Published — Monday 2 June 2014
Last update 2 June 2014 12:07 am
RIO DE JANEIRO: An organ donation campaign by one of Brazil’s biggest football clubs targeting its fans has led to a massive rise in the number of life-changing transplants and reduced waiting lists for organs in the area almost to zero.
“Every Brazilian is born with football in the soul,” says Jorge Peixoto, of Sport Club Recife, one of the top teams in the north-east of the country.
For the last two years though, he has been more concerned about what happens to fans’ bodies when they die.
The club decided it “must look beyond the 11 players on the field and use its power for bigger things,” says Peixoto, the club’s vice-president for social programs.
It asked them to become “immortal fans” donating their organs after they die so that their love for the club will live on in someone else’s body, the BBC reported.
“I promise that your eyes will keep on watching Sport Club Recife,” says one man waiting for a cornea transplant in the television ad made to publicize the campaign.

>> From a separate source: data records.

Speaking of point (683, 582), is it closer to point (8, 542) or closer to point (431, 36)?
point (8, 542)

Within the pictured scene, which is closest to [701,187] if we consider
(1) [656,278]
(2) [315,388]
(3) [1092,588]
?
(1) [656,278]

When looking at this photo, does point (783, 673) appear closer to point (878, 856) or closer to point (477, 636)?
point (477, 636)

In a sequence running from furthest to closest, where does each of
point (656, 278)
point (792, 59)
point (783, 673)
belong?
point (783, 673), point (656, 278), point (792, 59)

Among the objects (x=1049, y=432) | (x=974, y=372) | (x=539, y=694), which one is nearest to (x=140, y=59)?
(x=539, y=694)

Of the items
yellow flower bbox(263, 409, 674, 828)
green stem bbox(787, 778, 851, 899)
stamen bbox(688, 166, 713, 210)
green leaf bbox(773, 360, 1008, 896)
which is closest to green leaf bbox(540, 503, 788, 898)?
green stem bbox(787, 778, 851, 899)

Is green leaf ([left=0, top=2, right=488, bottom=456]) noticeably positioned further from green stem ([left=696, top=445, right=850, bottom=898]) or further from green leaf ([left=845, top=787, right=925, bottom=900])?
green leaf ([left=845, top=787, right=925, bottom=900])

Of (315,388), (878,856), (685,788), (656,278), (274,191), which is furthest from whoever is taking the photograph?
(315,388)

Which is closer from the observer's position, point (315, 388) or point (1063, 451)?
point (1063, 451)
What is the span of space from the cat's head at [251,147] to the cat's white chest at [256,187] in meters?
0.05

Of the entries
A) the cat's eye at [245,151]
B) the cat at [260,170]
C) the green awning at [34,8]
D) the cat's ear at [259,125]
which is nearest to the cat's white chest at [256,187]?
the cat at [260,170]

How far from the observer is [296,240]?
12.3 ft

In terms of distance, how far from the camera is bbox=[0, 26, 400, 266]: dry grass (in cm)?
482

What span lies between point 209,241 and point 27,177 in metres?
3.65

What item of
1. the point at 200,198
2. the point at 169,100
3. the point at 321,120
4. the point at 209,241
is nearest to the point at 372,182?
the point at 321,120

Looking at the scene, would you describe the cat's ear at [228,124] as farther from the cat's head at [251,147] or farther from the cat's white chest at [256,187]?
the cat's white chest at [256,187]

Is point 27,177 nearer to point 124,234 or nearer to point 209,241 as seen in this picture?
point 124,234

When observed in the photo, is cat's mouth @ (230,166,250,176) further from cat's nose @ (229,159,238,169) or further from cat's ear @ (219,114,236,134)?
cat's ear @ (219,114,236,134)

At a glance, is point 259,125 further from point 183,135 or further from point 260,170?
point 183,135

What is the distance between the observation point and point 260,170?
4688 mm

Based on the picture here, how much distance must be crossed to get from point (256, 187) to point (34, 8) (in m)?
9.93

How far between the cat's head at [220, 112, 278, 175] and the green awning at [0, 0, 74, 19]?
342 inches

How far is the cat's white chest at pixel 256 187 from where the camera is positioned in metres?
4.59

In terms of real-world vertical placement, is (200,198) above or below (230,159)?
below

“I promise that your heart will keep on beating for Sport Club Recife,” says a potential recipient of a transplanted heart.
The video is screened at every match in the club’s Ilha do Retiro stadium, a venue that seats 35,000 but could be filled almost twice over with the number of people who have signed up for a donor card — 66,000 so far.
The waiting list for organ transplants in the city of Recife was reduced to zero in the first year, Peixoto says, and the impact has also been felt throughout the surrounding state of Pernambuco.
“We used to perform from five to seven heart transplants a year, but last year we achieved 28… it was an incredible increase,” says Fernando Figueira, director of heart transplants at Pernambuco’s Institute of Integrated Medicine.
“There is a very tight connection between the campaign and this rise.”
People can apply online for the Sport Donor card — it’s the size of a credit card, the words printed over the outline of a heart with a fiery red backdrop.
According to Brazilian law, it’s up to the family to decide whether the organs of their loved ones will be donated after their death. But making this decision is not easy in such painful moments.
The success of the campaign has been noticed around the world and Sport Recife has been contacted by Paris Saint-Germain and Barcelona, both thinking about adopting similar campaigns, Peixoto says.
He hopes the forthcoming World Cup will help spread the idea further.